[[ Excerpt to read open ]]

Officials said one person on the ground was killed and two were injured.

 

It was the deadliest U.S. crash since a Comair commuter jet went down in Kentucky three years ago, claiming 49 lives.

 

Continental Airlines Flight 3407 plunged into the heart of little Clarence Center about 10:20 p.m. while heading for Buffalo Niagara International Airport about 10 miles away.

 

The Q400 Dash 8 Turboprop was still burning more than three hours after it flattened a home.

 

Brendan Biddlec, who lives about two blocks from the crash site, said he heard an unusual and "eerie, buzzing sound, and then two seconds later, there was a huge explosion and the foundation of our house shook."

 

Erie County Executive Chris Collins said about a dozen nearby homes suffered damage and were evacuated.

 

Flight 3407 left Newark about two hours late and was due to land at the Buffalo airport at 10:48p.m., officials said.

 

The cause of the crash was a mystery.

 

There was no Mayday, "and very little if any communication" between the plane and the airport, officials said.

 

"I was told it simply dropped off the radar screen," said an official.

 

Although there was a mix of snow and sleet falling in a light fog, officials said visibility was about 3 miles and there was little wind, so the weather didn't seem to be a factor.

 

Clarence Center residents said planes often fly over the area, which is directly in front of the Buffalo airport's main runway. But the doomed plane came in loudly and lower than normal before it hit the house with a loud bang.

 

"This one you knew definitely was very low, and then it was 'boom,' like thunder. Very scary," a neighbor, Norma, told the Toronto Globe and Mail.

 

A man driving home said the plane passed over his car, and he knew something was wrong right away.

 

"It was flying northbound," he said. "That was absolutely wrong. Everybody around here knows the flight path is south to southwest."

 

He added the airliner "didn't sound right," and had its nose down and its wing tilted to the left.

 

A woman and her daughter said to be living in the house hit by the plane made it out uninjured and were at a neighbor's home. It was unclear what happened to a man who lived there, too.

[[ Excerpt to read closed ]]
[[ Supplied material open ]]

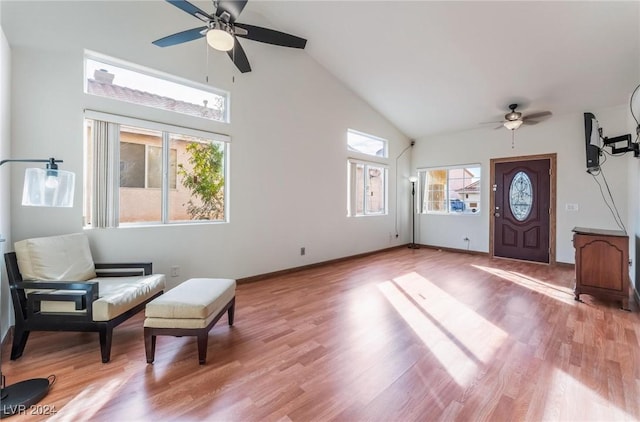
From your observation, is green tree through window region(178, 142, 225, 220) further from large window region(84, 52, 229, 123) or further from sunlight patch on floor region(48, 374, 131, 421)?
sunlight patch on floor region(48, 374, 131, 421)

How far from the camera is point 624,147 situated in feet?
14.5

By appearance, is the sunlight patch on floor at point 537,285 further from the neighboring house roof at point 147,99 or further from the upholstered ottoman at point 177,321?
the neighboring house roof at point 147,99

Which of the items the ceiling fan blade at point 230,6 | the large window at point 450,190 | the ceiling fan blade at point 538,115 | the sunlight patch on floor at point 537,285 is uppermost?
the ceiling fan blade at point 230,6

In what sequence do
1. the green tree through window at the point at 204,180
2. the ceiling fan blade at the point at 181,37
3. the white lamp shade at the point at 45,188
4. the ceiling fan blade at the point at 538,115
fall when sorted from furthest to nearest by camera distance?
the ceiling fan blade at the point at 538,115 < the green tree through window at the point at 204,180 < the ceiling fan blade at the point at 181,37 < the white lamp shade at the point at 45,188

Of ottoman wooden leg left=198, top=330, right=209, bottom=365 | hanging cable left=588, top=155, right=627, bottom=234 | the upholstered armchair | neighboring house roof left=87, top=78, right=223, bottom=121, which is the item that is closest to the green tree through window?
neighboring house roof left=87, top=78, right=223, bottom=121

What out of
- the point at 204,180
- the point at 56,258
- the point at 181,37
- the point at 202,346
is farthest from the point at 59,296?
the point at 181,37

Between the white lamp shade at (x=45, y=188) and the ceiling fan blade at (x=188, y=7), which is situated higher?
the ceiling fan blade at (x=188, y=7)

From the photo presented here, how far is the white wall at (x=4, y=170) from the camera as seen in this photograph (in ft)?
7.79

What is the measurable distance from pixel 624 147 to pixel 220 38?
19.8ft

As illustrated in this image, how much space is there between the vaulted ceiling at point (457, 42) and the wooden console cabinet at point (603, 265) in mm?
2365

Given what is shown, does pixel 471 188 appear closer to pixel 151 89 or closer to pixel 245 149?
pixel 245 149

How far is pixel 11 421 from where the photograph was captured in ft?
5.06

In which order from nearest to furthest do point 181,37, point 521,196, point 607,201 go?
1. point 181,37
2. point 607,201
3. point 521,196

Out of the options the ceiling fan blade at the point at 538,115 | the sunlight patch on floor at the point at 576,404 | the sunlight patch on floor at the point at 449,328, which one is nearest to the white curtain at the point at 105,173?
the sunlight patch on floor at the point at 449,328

[[ Supplied material closed ]]
[[ Supplied material open ]]

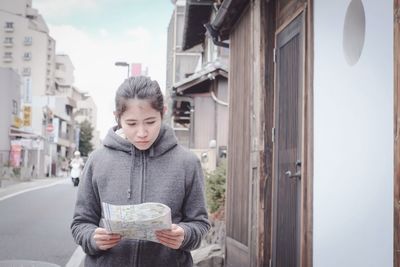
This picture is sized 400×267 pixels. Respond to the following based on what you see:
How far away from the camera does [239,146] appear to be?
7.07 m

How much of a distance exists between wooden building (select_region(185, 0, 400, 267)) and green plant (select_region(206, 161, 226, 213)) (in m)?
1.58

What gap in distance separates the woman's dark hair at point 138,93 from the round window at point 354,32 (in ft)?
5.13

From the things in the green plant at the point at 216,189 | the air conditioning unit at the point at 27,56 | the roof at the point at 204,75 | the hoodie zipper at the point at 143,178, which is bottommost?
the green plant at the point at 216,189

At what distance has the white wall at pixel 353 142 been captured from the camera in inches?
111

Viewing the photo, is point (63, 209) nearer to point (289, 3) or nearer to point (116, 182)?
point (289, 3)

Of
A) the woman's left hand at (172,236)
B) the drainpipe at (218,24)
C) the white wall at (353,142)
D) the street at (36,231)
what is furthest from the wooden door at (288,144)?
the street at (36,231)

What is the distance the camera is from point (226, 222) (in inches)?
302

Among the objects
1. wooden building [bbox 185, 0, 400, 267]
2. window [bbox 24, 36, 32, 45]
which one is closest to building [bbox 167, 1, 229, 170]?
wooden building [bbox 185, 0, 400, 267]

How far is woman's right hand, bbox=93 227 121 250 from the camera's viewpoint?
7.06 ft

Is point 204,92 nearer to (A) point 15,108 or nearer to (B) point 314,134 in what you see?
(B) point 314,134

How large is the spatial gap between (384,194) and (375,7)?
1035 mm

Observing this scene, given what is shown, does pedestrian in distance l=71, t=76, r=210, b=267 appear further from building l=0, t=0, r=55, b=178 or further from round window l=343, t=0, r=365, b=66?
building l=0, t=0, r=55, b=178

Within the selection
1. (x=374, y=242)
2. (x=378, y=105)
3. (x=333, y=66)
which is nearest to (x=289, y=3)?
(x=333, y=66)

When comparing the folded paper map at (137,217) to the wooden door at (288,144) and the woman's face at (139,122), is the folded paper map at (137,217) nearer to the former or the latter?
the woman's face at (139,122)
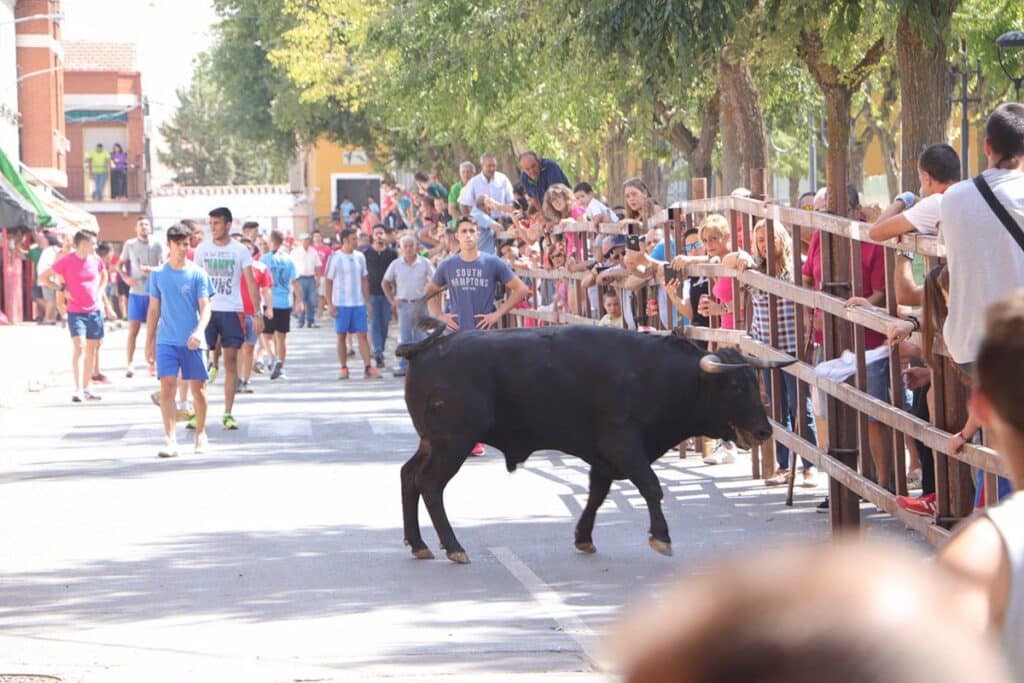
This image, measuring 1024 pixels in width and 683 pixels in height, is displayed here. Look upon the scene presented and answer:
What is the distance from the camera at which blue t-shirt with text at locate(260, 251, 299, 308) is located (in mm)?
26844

[[ Supplied material closed ]]

Tasks:
a - Write out the plane crash report again, starting at "A man driving" and ending at "lived there, too.", and switch "airliner" to "aircraft".
b - Carry on with the plane crash report from the point where it stops.

Answers to the exercise:
a -
A man driving home said the plane passed over his car, and he knew something was wrong right away.

 

"It was flying northbound," he said. "That was absolutely wrong. Everybody around here knows the flight path is south to southwest."

 

He added the aircraft "didn't sound right," and had its nose down and its wing tilted to the left.

 

A woman and her daughter said to be living in the house hit by the plane made it out uninjured and were at a neighbor's home. It was unclear what happened to a man who lived there, too.

b -
 

"The house is gone. Totally gone," neighbor Kelly Simkin told a local news station. "We really think it only landed on one house."

 

"It was just like a movie. You just saw the explosion. ... It's unbelievable. My heart is still in my throat. I'm still shaking."

 

Witness Bob Dworak, 52, was at his home around the corner when he heard the blast and felt his home shake.

 

"We opened the door - you could smell smoke - and the sky was all lit up," Dworak said. "It looked like the house had just been completely leveled, and there were probably flames 50 or 100 feet up in the air."

 

"It's pretty scary," he added. "We've always worried that one day one is going to go down and land in the neighborhood."

 

Although officials declined for hours to say how many fatalities there were, the scope of the disaster was evident much earlier.

 

A nurse at Erie County Medical Center said the hospital's second shift had been told to stay late to treat survivors but was sent home before midnight.

 

"There were no souls to bring in and treat," she said.

 

Chris Kausner, the brother of one victim, was heading to the airport to pick up his sister Elise, a 24-year-old law school student, when he heard about the crash.

 

He called his parents who were vacationing in Florida, a call he'll always remember.

 

"I heard my mother make a noise on the phone I've never heard before," he said.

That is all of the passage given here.